Task to carry out:
Here the job is to transcribe the data verbatim while leaving each picture out.

Supplied information:
----

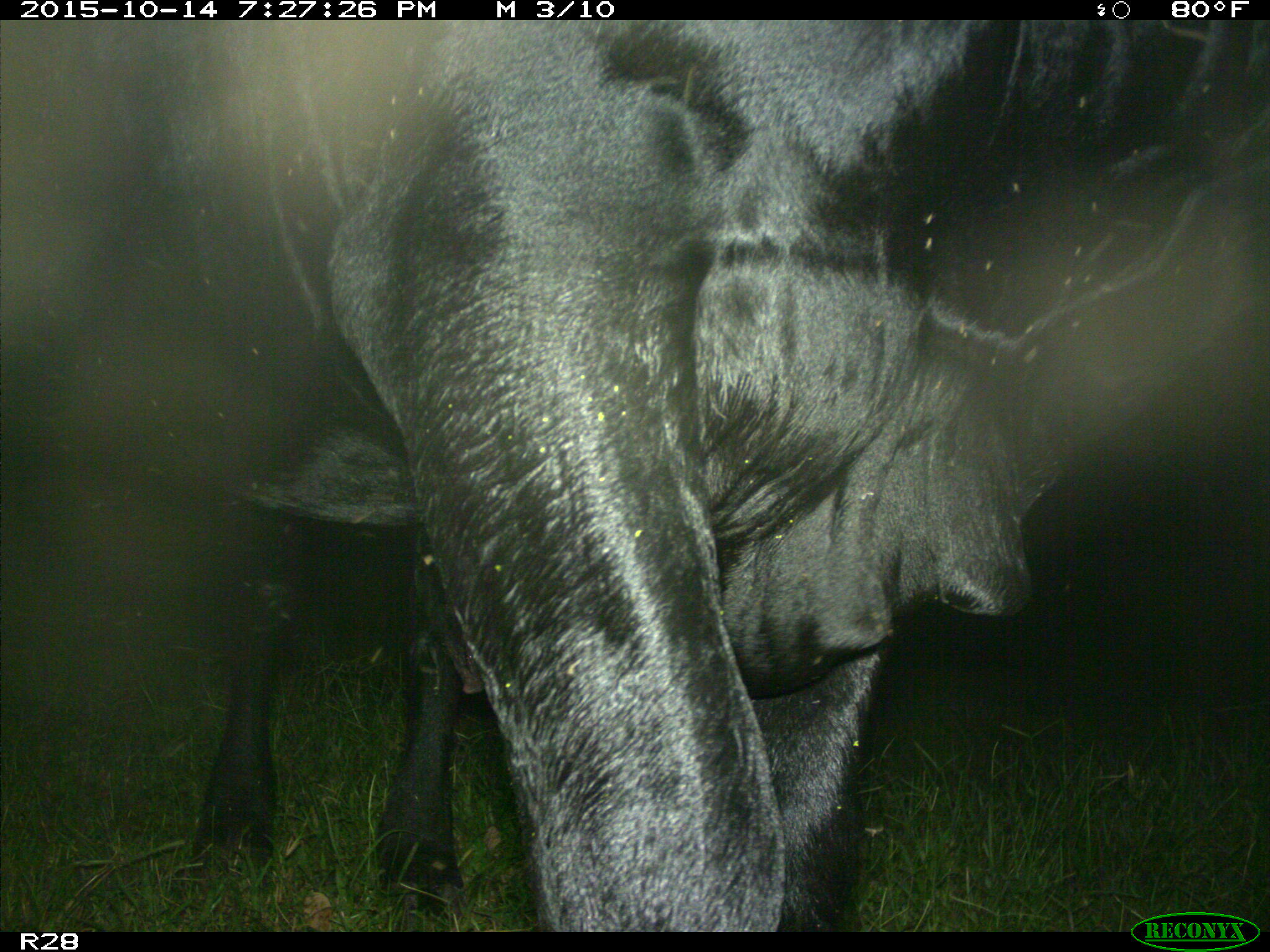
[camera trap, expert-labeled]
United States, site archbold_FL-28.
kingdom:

----

Solution for this problem:
[camera trap, expert-labeled]
United States, site archbold_FL-28.
kingdom:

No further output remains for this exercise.